# Spider Attack!!!!



## Death Master (Jul 1, 2007)

This is one of the new Animatronic props I made for Halloween 2008, It was a big hit. Sorry about the sound EFX, but Im a night owl, and I keep it down so I dont wake the wife and kids. The responce is a little slow because Im operating it by remote, this prop was made to be fully automatic, in auto mode its really fast acting.


----------



## Terrormaster (Sep 27, 2007)

NOICE - I really can't decide this year -- ZOMBIES or SPIDERS. This thing is really twisting my arm. 

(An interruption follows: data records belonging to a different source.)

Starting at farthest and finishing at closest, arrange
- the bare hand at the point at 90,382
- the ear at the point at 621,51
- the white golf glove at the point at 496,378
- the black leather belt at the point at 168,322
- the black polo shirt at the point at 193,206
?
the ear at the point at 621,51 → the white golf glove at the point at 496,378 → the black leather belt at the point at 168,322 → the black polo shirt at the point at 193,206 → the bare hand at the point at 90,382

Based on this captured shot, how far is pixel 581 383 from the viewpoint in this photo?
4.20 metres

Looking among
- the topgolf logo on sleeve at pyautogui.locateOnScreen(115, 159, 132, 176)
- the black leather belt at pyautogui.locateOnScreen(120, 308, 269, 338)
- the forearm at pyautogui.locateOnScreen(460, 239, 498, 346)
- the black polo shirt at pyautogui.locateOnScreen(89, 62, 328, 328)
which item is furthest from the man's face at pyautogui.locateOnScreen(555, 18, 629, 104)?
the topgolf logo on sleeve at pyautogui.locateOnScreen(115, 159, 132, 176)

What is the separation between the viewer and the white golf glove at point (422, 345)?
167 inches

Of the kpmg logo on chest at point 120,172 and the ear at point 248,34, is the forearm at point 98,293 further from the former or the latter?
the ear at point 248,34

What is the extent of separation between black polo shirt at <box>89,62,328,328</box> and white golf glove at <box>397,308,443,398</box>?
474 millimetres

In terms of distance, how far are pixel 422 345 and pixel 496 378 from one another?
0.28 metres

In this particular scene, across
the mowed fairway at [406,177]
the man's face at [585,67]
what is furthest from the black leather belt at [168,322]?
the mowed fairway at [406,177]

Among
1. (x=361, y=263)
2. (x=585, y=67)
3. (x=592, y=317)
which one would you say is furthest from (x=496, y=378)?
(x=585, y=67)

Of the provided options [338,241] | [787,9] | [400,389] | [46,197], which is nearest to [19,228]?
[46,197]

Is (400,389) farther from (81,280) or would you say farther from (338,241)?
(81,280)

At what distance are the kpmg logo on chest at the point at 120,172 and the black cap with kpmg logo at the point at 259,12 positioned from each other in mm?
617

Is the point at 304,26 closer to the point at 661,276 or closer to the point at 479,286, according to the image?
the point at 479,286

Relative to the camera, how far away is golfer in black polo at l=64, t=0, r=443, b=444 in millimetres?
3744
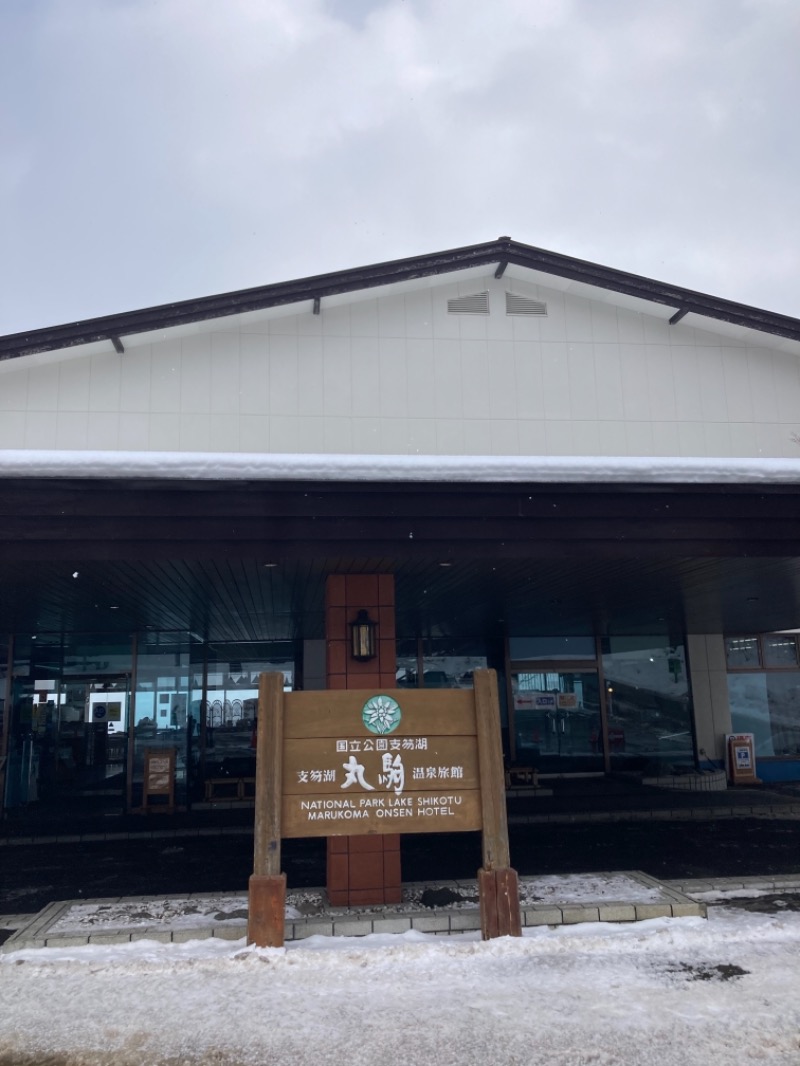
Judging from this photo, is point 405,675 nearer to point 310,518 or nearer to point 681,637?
point 681,637

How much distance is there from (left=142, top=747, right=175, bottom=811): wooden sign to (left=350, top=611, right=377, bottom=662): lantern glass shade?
300 inches

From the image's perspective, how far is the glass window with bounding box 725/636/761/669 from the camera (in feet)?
60.2

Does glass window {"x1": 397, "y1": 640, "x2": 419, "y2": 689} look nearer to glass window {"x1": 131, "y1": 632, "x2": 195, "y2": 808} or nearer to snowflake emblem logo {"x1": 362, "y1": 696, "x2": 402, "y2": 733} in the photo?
glass window {"x1": 131, "y1": 632, "x2": 195, "y2": 808}

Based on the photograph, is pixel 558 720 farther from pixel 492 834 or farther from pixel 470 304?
pixel 492 834

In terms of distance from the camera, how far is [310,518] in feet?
21.5

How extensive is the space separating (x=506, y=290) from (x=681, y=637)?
28.2 feet

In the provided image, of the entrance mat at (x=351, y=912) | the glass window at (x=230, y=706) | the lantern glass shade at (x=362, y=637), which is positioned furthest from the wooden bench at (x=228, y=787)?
the lantern glass shade at (x=362, y=637)

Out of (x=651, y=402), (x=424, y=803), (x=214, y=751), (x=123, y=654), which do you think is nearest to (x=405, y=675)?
(x=214, y=751)

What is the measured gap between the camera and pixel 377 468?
622cm

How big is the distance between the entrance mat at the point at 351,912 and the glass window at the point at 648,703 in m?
9.79

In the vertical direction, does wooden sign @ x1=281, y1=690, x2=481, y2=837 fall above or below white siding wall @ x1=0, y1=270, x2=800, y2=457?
below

Nice job DM, thats sure to get a few pants wetters.


----------



## Sickie Ickie (Jun 20, 2006)

I love your choice of container for the "spit". LOL


----------



## Scary Godmother (Oct 13, 2007)

Very nice, I'd love to see some night video with TOT's reactions to that!


----------



## Ghostess (Aug 21, 2005)

Wow! Love it!


----------



## RoxyBlue (Oct 6, 2008)

I can hear the screams already


----------



## beelce (Jul 21, 2007)

Great work DM ....Love your voice over!!


----------



## schnibblehausen (Feb 4, 2008)

Outstanding!


----------



## dynoflyer (Oct 8, 2006)

That is way cool!


----------



## skeletonowl (Aug 8, 2006)

Awesome prop! The body moving is a really nice touch!


----------



## Ms. Wicked (Nov 14, 2006)

This is soooo cool! I love spiders - I wish Mr. W had time to make stuff like this!


----------